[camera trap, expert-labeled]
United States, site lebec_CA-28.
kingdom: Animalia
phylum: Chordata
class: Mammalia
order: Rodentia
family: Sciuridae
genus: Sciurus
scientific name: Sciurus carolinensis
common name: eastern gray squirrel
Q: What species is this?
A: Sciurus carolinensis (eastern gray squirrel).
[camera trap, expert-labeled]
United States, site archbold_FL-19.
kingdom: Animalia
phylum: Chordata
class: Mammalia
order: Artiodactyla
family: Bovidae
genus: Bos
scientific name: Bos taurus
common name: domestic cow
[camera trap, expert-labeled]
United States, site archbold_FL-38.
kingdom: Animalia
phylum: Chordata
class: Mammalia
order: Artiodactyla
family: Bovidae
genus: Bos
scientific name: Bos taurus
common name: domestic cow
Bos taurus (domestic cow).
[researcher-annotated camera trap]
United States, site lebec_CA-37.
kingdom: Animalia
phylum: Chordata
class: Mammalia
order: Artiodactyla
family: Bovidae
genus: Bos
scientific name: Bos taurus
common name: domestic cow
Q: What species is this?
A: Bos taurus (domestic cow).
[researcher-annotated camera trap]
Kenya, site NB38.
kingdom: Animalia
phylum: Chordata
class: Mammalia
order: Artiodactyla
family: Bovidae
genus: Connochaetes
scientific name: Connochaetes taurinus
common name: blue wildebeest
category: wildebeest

○ ○ ○

**TASK TO CARRY OUT:** Each line of the data above needs to be returned exactly.

**WRITTEN REPLY:**
[camera trap, expert-labeled]
United States, site lebec_CA-28.
kingdom: Animalia
phylum: Chordata
class: Mammalia
order: Rodentia
family: Sciuridae
genus: Sciurus
scientific name: Sciurus carolinensis
common name: eastern gray squirrel
Q: What species is this?
A: Sciurus carolinensis (eastern gray squirrel).
[camera trap, expert-labeled]
United States, site archbold_FL-19.
kingdom: Animalia
phylum: Chordata
class: Mammalia
order: Artiodactyla
family: Bovidae
genus: Bos
scientific name: Bos taurus
common name: domestic cow
[camera trap, expert-labeled]
United States, site archbold_FL-38.
kingdom: Animalia
phylum: Chordata
class: Mammalia
order: Artiodactyla
family: Bovidae
genus: Bos
scientific name: Bos taurus
common name: domestic cow
Bos taurus (domestic cow).
[researcher-annotated camera trap]
United States, site lebec_CA-37.
kingdom: Animalia
phylum: Chordata
class: Mammalia
order: Artiodactyla
family: Bovidae
genus: Bos
scientific name: Bos taurus
common name: domestic cow
Q: What species is this?
A: Bos taurus (domestic cow).
[researcher-annotated camera trap]
Kenya, site NB38.
kingdom: Animalia
phylum: Chordata
class: Mammalia
order: Artiodactyla
family: Bovidae
genus: Connochaetes
scientific name: Connochaetes taurinus
common name: blue wildebeest
category: wildebeest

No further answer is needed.